§ Task instructions:
Count the lines below that contain the word "Lane", with case counting, and reply with the number alone.

§ Excerpted data:

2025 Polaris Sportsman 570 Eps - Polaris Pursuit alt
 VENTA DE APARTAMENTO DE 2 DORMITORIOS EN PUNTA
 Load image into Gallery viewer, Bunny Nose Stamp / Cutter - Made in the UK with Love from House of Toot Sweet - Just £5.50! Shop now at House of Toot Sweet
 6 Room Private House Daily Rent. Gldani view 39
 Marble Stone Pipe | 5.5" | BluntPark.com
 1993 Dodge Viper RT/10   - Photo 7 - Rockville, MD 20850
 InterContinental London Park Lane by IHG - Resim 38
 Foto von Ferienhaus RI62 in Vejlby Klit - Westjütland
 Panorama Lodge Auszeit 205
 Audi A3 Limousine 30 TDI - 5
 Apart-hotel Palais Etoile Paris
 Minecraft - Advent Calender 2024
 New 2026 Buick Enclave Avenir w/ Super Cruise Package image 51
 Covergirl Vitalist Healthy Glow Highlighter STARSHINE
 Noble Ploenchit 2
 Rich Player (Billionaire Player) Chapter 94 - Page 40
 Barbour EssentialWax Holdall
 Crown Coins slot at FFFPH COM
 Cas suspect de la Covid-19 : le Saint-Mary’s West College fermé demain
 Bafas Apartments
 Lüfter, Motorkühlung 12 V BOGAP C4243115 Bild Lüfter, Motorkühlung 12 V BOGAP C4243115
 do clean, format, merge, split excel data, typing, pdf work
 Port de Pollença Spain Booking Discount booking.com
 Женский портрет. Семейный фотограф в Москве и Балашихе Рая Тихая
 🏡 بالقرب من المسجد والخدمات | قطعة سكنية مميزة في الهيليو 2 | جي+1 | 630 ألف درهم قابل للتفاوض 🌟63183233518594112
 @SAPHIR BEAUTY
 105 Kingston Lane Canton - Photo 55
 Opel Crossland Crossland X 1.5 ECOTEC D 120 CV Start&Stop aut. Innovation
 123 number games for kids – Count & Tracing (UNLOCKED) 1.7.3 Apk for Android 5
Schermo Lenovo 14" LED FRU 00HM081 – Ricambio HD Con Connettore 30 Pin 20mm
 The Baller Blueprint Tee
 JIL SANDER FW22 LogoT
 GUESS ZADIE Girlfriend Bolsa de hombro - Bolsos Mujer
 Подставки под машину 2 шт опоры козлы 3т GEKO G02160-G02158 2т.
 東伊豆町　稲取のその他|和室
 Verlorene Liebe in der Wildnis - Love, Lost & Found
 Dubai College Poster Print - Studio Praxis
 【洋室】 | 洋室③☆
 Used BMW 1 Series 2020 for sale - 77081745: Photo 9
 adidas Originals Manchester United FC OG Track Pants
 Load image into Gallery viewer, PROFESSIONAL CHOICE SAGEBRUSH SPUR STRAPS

§ Answer section:
2